This action was'commenced by the administrator in 1938, a period of over thirty-one years after the death of Laura A. Tiernan. Not only could he at that time in no manner represent the creditors, but he likewise had no function to perform for the heirs. They had, prior to his appointment, made their own disposition of their rights in and to the stock. Where rights of creditors are not involved such voluntary settlements are favored, in this state, and when fairly entered into will not be disturbed. (Brown v. Baxter; Riffe v. *120Walton, supra.) It is not alleged any undue influence, over-reaching or fraud tainted the disposition which they made of the stock prior to the year 1927. It wqs not challenged by creditors who alone could have been concerned. Upon what theory then can a court now invest the administrator with authority to set aside the voluntary agreement and settlement of the heirs? Manifestly, upon no theory. It is only alleged that one of the heirs, the defendant, Robert S. Tiernan, later and in 1929, fraudulently repudiated his trust. The repudiation of that trust concerned only the heirs in their individual capacity, in which capacity they created the trust. They alone in that individual capacity, if anyone, can now complain of the repudiation of the trust which it is conceded was known to them in the year 1929. The result is the heirs, and not the administrator, are the real parties in interest. (Brown v. Baxter; Glathart v. Madden, supra.) - It follows the administrator, as such, cannot maintain this action. Since he cannot maintain the action at all, we need not discuss the-second ground of the demurrer, namely, that the action is barred.

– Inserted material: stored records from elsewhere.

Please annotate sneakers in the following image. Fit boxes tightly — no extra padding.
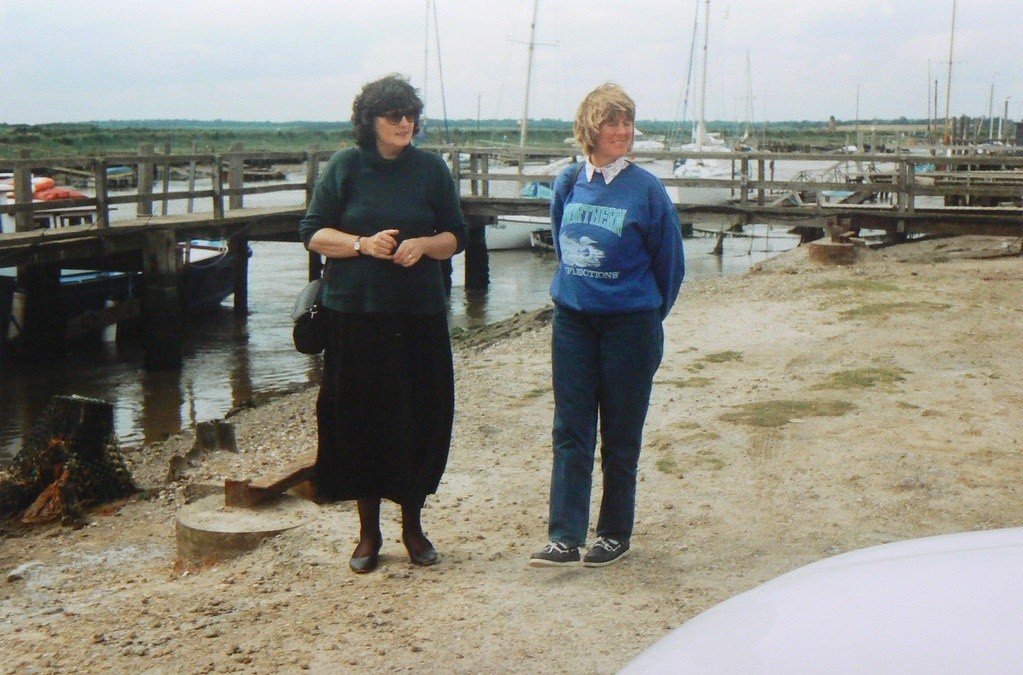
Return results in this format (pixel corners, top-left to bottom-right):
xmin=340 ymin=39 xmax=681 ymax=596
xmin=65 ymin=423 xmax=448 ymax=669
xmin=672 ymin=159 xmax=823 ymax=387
xmin=529 ymin=538 xmax=580 ymax=569
xmin=583 ymin=536 xmax=630 ymax=568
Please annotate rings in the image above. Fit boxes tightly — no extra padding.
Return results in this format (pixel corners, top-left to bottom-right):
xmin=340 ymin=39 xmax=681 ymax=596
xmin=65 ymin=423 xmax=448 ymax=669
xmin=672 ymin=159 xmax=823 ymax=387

Plaintiff reminds us the petition alleged the certificate of stock was owned by the estate and that the demurrer admits the averments of the petition. The demurrer, of course, only admits facts properly pleaded. It does not admit naked conclusions (Kretchmar v. City of Atchison, 133 Kan. 198, 204, 299 Pac. 621), and, of course, never admits erroneous conclusions. In view of other facts pleaded, it clearly appears the stock is no longer an asset of the estate, but the sole property of the heirs.

The trial court made findings of fact in connection with the ruling on the demurrer to the petition, some of which are criticized as being somewhat inaccurate. Findings of fact, of course, were not required on a ruling on a demurrer to the petition. We have before us the petition, and the court reached the proper conclusion in sustaining the demurrer. That is all that is necessary on appeal.

We have reviewed the authorities cited by plaintiff on the general proposition that an administrator is the proper person to recover the assets of a decedent’s estate. That such is the law cannot be doubted. He is not only the proper person to do so, but that is his duty. (Farmers State Bank v. Mitchell, 143 Kan. 286, 292, 55 P. 2d 423.) Here, however, he is endeavoring to recover property which is not now an asset of the estate, and to disturb a voluntary settlement and disposition of property fairly entered into by the heirs, which they had full authority to make.

The order sustaining the demurrer to the petition is affirmed.